Chatter in boring is caused by dynamic instability between the tool and workpiece. Root causes: (1) Excessive L/D ratio — the primary cause, as bar deflection allows regenerative vibration. (2) Insufficient bar diameter — always use the largest bar that fits. (3) Wrong cutting parameters — too high speed or too high DOC excites natural frequency. (4) Worn insert — dull edges increase cutting forces. (5) Poor clamping — bar must be clamped on full shank diameter with minimum overhang. Solutions: reduce speed by 15-20%, reduce DOC, use dampened bar, increase bar diameter, check insert condition.

Rough boring removes the bulk of material (1-3mm DOC per side) and prioritizes MRR. Use larger inserts, higher feeds (0.15-0.25 mm/rev), and moderate speeds. Fine boring achieves final diameter and surface finish (0.1-0.5mm DOC per side) with precision and lower forces. Use smaller positive inserts, light feeds (0.05-0.10 mm/rev), and higher speeds. For holes with IT7 tolerance or better, always use a two-pass strategy: rough bore to within 0.3-0.5mm of final size, then fine bore to dimension.

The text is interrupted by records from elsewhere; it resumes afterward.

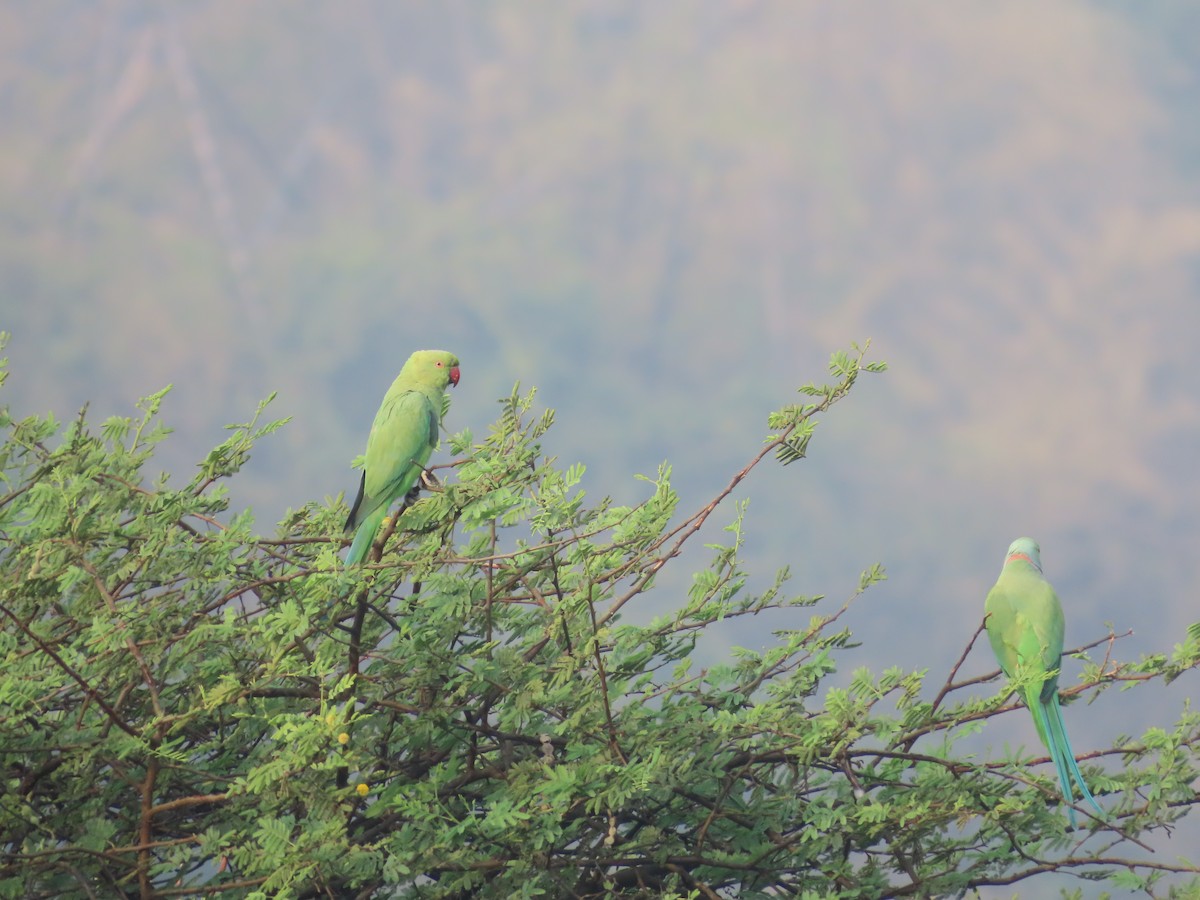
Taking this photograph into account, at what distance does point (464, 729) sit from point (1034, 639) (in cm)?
217

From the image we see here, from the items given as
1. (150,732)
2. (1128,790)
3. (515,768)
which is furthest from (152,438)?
(1128,790)

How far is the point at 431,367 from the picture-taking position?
5.09 meters

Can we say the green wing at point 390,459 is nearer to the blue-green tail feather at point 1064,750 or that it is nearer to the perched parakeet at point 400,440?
the perched parakeet at point 400,440

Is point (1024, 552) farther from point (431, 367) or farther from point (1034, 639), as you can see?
point (431, 367)

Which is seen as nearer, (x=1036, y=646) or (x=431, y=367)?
(x=1036, y=646)

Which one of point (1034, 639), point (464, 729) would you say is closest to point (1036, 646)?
point (1034, 639)

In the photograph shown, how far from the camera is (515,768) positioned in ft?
12.3

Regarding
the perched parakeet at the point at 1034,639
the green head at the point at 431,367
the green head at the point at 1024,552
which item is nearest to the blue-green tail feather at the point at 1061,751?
the perched parakeet at the point at 1034,639

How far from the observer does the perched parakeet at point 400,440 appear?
4.33 m

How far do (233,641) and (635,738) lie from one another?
144cm

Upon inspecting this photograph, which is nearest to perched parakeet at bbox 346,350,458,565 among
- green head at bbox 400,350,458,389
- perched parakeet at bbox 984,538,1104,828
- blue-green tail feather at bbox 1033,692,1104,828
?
green head at bbox 400,350,458,389

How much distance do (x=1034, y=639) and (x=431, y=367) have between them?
8.60 feet

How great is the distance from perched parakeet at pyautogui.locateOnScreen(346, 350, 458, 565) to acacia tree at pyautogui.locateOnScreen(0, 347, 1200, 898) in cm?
16

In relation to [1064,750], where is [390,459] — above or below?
above
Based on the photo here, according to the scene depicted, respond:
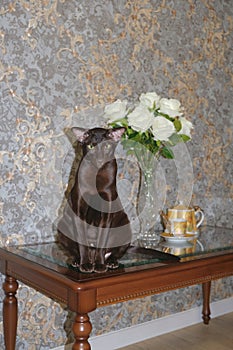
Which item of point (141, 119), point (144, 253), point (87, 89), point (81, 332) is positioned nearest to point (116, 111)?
point (141, 119)

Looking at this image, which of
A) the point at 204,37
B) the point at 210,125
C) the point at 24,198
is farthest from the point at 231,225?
the point at 24,198

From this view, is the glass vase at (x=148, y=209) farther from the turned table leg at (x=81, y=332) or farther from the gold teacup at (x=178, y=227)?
the turned table leg at (x=81, y=332)

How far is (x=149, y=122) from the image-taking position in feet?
5.82

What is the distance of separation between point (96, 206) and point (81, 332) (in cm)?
44

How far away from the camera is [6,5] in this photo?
6.06 feet

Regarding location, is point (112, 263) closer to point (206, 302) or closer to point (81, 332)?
point (81, 332)

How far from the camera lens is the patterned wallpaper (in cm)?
189

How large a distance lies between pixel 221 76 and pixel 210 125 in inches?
13.6

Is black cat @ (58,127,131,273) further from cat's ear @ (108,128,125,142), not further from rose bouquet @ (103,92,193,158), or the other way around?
Answer: rose bouquet @ (103,92,193,158)

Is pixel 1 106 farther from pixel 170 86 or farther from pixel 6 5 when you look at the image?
pixel 170 86

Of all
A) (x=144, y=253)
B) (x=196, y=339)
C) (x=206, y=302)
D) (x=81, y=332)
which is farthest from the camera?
(x=206, y=302)

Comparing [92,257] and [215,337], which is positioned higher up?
[92,257]

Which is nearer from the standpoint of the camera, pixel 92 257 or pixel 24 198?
pixel 92 257

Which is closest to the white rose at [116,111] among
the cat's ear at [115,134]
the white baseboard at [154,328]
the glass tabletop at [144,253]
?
the cat's ear at [115,134]
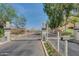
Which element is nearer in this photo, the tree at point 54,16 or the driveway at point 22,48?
the driveway at point 22,48

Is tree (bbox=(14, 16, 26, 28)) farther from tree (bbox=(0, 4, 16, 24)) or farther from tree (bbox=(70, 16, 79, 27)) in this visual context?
tree (bbox=(70, 16, 79, 27))

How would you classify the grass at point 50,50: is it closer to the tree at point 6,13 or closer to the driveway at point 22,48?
the driveway at point 22,48

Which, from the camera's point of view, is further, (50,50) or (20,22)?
(50,50)

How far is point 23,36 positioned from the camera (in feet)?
24.1

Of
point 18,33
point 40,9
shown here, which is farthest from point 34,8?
point 18,33

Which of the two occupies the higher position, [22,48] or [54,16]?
[54,16]

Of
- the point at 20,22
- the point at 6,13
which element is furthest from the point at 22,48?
the point at 6,13

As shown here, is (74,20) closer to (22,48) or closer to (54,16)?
(54,16)

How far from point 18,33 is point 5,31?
29cm

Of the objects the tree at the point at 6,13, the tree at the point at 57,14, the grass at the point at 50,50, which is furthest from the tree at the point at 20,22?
the grass at the point at 50,50

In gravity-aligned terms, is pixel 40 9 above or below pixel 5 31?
above

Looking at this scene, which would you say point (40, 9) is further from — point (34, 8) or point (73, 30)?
point (73, 30)

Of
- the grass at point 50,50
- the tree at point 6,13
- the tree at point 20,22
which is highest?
the tree at point 6,13

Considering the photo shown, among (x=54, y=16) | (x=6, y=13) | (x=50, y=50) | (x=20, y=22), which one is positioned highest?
(x=6, y=13)
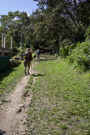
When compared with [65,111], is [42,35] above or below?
above

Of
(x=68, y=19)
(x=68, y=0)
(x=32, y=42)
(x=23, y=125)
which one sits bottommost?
(x=23, y=125)

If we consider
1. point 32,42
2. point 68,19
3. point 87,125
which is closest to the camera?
point 87,125

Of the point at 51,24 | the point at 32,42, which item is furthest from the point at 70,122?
the point at 32,42

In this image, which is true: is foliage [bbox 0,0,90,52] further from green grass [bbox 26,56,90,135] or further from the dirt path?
the dirt path

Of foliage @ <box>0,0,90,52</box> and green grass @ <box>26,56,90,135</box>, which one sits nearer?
green grass @ <box>26,56,90,135</box>

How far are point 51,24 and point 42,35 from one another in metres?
3.64

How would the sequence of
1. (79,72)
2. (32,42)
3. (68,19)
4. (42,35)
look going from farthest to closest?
(32,42) < (42,35) < (68,19) < (79,72)

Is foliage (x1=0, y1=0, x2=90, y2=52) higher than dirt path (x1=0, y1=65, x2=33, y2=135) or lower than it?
higher

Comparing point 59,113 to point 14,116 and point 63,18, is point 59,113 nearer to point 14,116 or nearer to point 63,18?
point 14,116

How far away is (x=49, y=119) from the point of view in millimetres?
3615

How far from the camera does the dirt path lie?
3191 mm

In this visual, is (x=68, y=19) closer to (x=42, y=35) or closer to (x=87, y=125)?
(x=42, y=35)

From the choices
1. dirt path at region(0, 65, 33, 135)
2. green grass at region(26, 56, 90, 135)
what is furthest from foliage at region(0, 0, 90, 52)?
dirt path at region(0, 65, 33, 135)

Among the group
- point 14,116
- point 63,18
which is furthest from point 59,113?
point 63,18
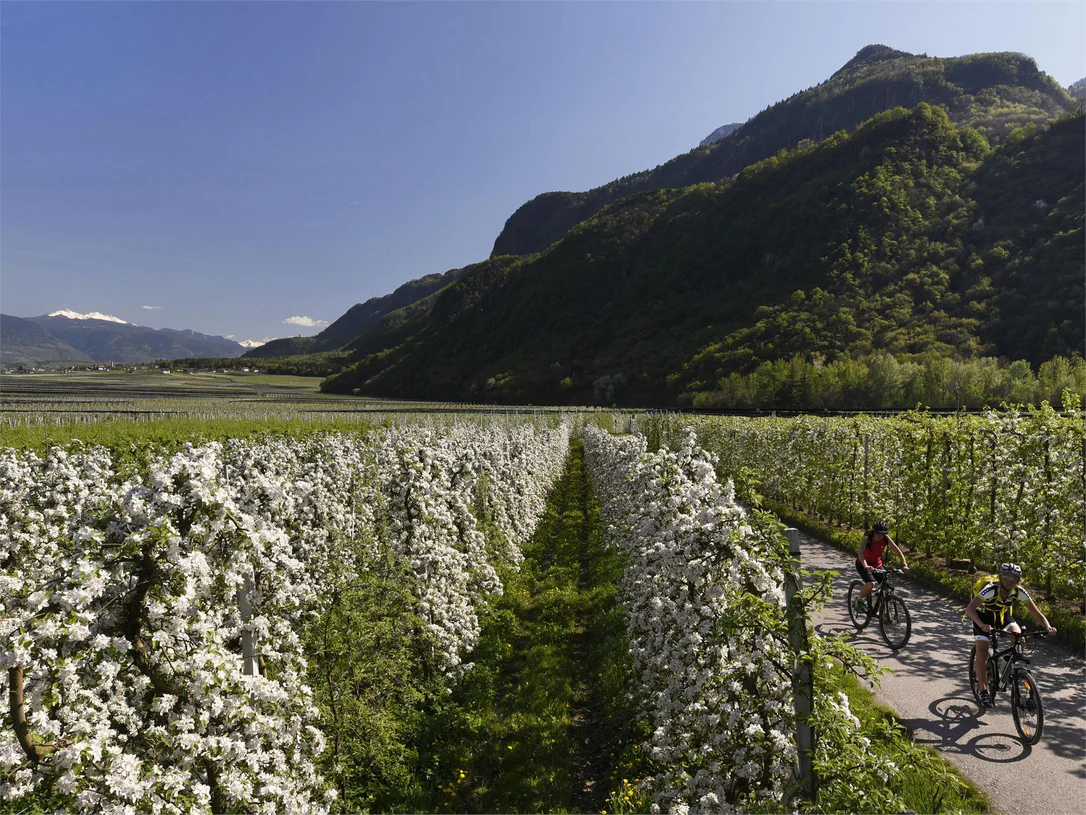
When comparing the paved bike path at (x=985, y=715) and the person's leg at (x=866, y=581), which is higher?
the person's leg at (x=866, y=581)

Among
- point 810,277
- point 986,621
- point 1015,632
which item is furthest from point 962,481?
point 810,277

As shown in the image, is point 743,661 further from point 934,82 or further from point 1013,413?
point 934,82

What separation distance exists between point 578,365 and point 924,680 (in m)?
131

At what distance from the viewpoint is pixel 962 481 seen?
14117mm

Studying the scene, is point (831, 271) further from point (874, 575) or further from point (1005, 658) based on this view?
point (1005, 658)

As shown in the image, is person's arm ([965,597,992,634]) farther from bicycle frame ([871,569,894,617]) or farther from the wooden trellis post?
the wooden trellis post

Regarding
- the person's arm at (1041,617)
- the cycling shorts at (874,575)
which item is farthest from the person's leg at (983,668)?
the cycling shorts at (874,575)

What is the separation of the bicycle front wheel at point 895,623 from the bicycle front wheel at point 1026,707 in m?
2.61

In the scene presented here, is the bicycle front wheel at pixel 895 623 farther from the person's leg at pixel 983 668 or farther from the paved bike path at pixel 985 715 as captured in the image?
the person's leg at pixel 983 668

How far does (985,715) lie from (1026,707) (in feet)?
3.16

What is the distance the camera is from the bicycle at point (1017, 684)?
6.69 meters

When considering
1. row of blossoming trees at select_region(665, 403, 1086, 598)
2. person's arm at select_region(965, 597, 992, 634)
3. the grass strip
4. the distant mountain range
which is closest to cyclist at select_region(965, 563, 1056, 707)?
person's arm at select_region(965, 597, 992, 634)

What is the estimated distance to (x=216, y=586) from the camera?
436cm

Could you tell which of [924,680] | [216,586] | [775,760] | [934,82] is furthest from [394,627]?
[934,82]
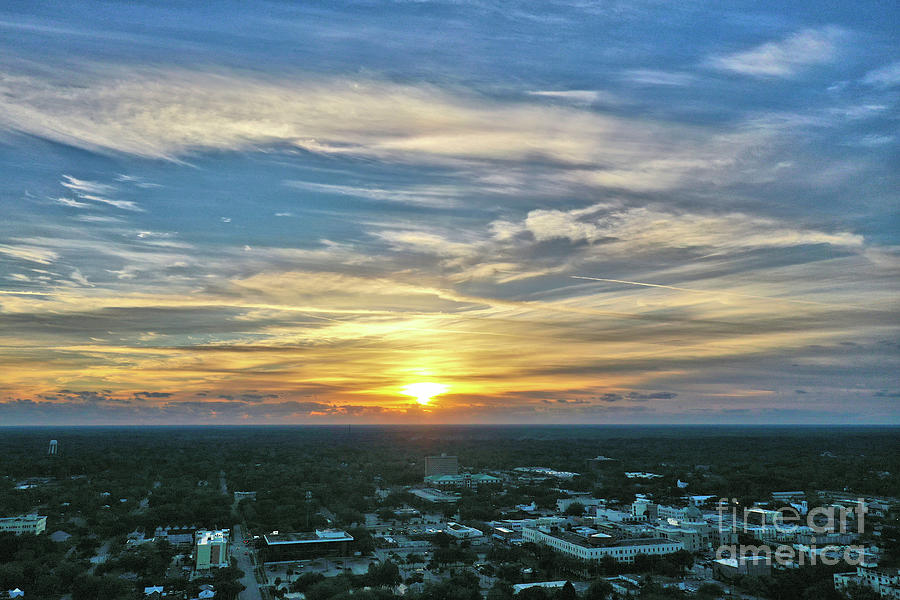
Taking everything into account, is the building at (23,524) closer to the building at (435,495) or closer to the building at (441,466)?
the building at (435,495)

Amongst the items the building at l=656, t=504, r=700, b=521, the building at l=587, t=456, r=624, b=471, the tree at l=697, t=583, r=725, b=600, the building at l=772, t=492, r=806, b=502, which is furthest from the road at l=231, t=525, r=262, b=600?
the building at l=587, t=456, r=624, b=471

Standard boring G-codes: G85 — Boring cycle with feedrate retract (leaves smooth wall). G86 — Boring cycle with spindle stop before retract (prevents drag mark). G87 — Back boring cycle (cuts on retract for back faces). G88 — Manual retract boring (operator controls retract). G89 — Boring with dwell at bottom (cleans up blind hole bottom). For CNC turning: no special cycle needed, program as a standard facing/turning operation using boring bar. Most lathe boring uses G71 rough cycle followed by G70 finish cycle for multi-pass operations.